This project has allowed me to explore my creative expertise and realize many of the issues and problems commonly found when designing and manufacturing an artifact (or in my case a light fixture). When this project started, I really drove to create a light similar in aesthetic and quality to those that come out of Luke Lamp Co. Ever since I stumbled upon their website/studio I was intrigued at the way they can create light fixtures in a new and unique way. While they have a variety of fixture types from pendants to sconces etc… all of their designs use a unique diffused LED strip that has a textured woven braid wrapped around. This allows for a seamlessly textured light rope to wrap or bend in any desired direction.
Because I was using Luke Lamp Co as my inspiration, I really intended for my design to look and function as theirs does. This would mean that all hardware would be sleek and clean (modern) and would seamlessly transition into the other parts and pieces. I also really wanted this light to be interactable and moveable. While a lot of the professionally designed light fixtures are pendants and ceiling mounted, they have some that are desk and floor lamps as well. These where were I really started to develop my design and choose a way for the light to look.
At this point, I started sketching and designing different variations of flexible lamps that I could make. While there was a floor lamp as well as a desk lamp in my original sketch, I really wanted to move forward with the floor lamp solution. This design would essentially require me to connect some sort of pole for the structure to a base plate. Ideally, these would be polished/sleek metal material. After the main structure of the fixture is assembled, I would then take an acquired diffused LED strip and wrap it in some kind of mesh material to give it a rope-like appearance. This flexible light strip would then be inserted on one end into the top of the metal tube while the other end would be free and thus could be moved around and changed depending on what the user wants.

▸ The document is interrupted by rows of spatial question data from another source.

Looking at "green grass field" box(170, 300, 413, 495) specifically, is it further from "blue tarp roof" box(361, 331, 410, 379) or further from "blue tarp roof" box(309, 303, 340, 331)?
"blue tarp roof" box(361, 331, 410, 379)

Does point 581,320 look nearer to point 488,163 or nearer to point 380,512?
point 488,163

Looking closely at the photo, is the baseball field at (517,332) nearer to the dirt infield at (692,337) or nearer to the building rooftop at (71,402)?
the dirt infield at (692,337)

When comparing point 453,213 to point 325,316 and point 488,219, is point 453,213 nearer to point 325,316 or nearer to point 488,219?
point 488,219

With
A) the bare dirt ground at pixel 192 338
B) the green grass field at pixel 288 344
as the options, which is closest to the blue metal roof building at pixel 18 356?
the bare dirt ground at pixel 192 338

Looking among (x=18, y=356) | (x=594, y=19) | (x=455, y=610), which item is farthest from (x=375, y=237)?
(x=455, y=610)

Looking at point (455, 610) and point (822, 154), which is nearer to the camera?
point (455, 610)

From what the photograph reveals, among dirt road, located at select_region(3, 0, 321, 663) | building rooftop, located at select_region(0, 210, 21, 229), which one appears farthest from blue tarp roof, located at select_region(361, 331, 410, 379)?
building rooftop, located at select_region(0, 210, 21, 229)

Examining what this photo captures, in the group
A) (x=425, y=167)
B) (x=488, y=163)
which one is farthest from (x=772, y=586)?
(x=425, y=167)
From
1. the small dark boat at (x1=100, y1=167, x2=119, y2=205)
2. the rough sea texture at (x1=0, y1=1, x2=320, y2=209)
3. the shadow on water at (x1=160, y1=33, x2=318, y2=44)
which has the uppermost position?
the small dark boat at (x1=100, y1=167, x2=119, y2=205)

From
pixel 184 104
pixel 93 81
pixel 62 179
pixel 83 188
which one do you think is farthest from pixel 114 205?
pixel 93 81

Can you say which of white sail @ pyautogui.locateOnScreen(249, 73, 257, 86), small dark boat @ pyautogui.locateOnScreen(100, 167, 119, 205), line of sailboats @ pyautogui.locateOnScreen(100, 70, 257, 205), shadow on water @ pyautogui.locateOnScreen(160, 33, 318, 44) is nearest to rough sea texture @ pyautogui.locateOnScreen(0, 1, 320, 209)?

While this was my initial design and I did order all of the parts and pieces for this design to be manufactured, There were unfortunately more issues and problems that I encountered than I would’ve liked. For starters the final aesthetic I reached, I would consider more of a DIY kind of look. It is not bad necessarily although when starting this project I really wanted the craftsmanship and work ethic to be resembled properly in my build and I sadly don’t think it does quite that. I really did want this piece to resemble more of a modern aesthetic although I do think that with this new understanding of the build process and materials, I could definitely progress this down my intended aesthetic path a bit smoother. Though I will say that I am definitely happy that I continued and persevered through the challenged and did end up with a final artifact to present.